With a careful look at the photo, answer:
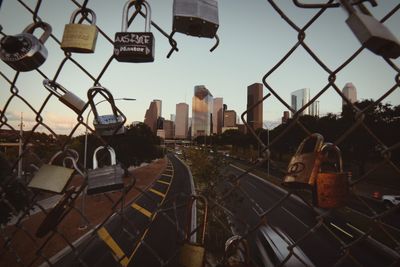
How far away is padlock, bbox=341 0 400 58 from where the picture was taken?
749mm

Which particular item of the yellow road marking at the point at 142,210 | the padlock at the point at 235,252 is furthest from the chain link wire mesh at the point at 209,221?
the yellow road marking at the point at 142,210

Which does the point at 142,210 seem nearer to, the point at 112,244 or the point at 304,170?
the point at 112,244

^^^^^^^^^^^^^^^^

> Job
Copy the listing above word for word, omitting the pictures.

> The reply
With a careful look at the photo, answer:
How far away is padlock, bbox=341 0 400 58 from where the picture was taken?
749mm

Which particular item of the yellow road marking at the point at 142,210 | the padlock at the point at 235,252 is furthest from the chain link wire mesh at the point at 209,221?
the yellow road marking at the point at 142,210

Which does the point at 142,210 seem nearer to, the point at 112,244 or the point at 304,170?
the point at 112,244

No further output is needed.